Next, I cut the clear acrylic that will be formed and create the top and bottom panels of the case. I cut the dimensions larger than I need. I stand by this practice as told in my fabricating acrylic guide
. It allows for some forgiving error recovery. Plus, you need to account for the material shrinking when heated so it's nearly impossible to calculate perfect cuts at this point.
I centered the acrylic and proceeded to get started. Another note, not only is my acrylic that I'm starting out with larger than what I need in the end but I purposely made the form with plenty of room, width-wise.
In planning this project I ordered a new toy, an acrylic strip heater. It is a simple yet effective tool that heats the acrylic to bending temperature and all you have to do is plug it in. This model is 4' long and I had the brainy idea to lap it back and forth creating a zone of hot acrylic. Turns out it was not that brainy and, although, it is a great tool for doing straight bends it's not so hot (get it) at doing large areas like this. No, I needed to gently and consistently heat a large area to create the gentle/large/round bends I sought.
So I move to plan B. I clamp the acrylic firmly to the form. Then I clamp a strip of heavy but smooth steel on the underside of one end of the acrylic and a pine 2x4 on the other held in place by my third hand... quick clamps.
Here is a better picture of the setup... later on, I actually added two more quick clamps to the end so the pressure was more evenly distributed.
Here's the short and skinny. You need to heat the acrylic to 280 degrees F for it to be pliable enough to bend. Get it too hot and it blisters, we don't like blisters. The key is even heat and patience, lots and lots of patience. Moving back and forth with the heat gun set at 1100 degrees F about 6" from the acrylic, I started at the top of the curve, moving the gun in a straight line from left to right and moving progressively down the curved area. In the beginning, when the acrylic is straight, it helps to heat the underside as well (with thinner acrylic, say 1/8" thick, it's not so important). But as the acrylic begins to bend, you can only work on the outside. Letting gravity do it's thing, as the material softens, it slowly bends toward the floor. DON'T TOUCH IT YOU IDIOT. Don't be lured into the security that it is at a malleable temperature and you can go playing with it. Get it perfectly heated, nice and slow and when it is soft enough, I began to apply more pressure on the 2x4 bringing it snug to the form. When it cools, it tends to want to creep back up, you have to hold it down until it cools.
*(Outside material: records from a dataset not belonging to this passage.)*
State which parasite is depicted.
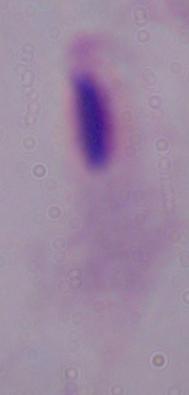

This is a trichomonad.

{
  "magnification": "1000x",
  "modality": "micrograph"
}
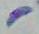

modality = photomicrograph
magnification = 1000x
identification = Toxoplasma gondii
Assess this cell for malaria.
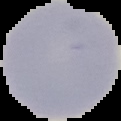

Uninfected.

image_type: cell region segmented out of the field of view; surrounding area masked to black
preparation: thin blood film
image_size: 121×121 pixels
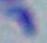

Safety note: While I was doing this, I started out actually wearing oven mitts. I felt stupid and looked the part too. Later, I ended up using a dual layer glove solution that worked out great. My favorite work gloves are these gray nylon stretchy gloves that have been dipped in rubber on the palm area. I put those on and then put some cheap/clean cotton canvas work gloves over those. The two layers provided protection from the heat and the outside canvas layer was a nice, safe clean material to touch and rub the acrylic without scratching it. I used my hands to smooth out any "ridges" or bumps. As different zones cool, they tend to want to rise from the form. Using my hands provided some defense from this happening. Make no mistake, this stuff is hot and stays hot much longer than you think. We are talking temperatures many degrees higher than boiling water.
The only negative to using a pair of highly insulating gloves while working around very hot material for hours at a stretch - <b>My wife:</b> Why do your hands smell like that? You're smelly.
Ok, now we have our basic shapes but they are too big. Each piece needs to be 3 3/16" in overall height (when put together, the inside dimensions will be 6"). I set my table saw to those dimensions plus an eighth of an inch or so for insurance and ripped the excess off. This could be done with a jigsaw or even a dremel but this gives me nice straight and square cuts.
With the pieces shortened, it was now safe to cut the depth dimensions. I cut a little from each side since the ends shrunk a little to give me an overall depth of 12"
Now I have two relatively identical pieces.
I quickly cut out of scrap plywood some front and back braces to see how everything fit together. This is the shape I was looking for.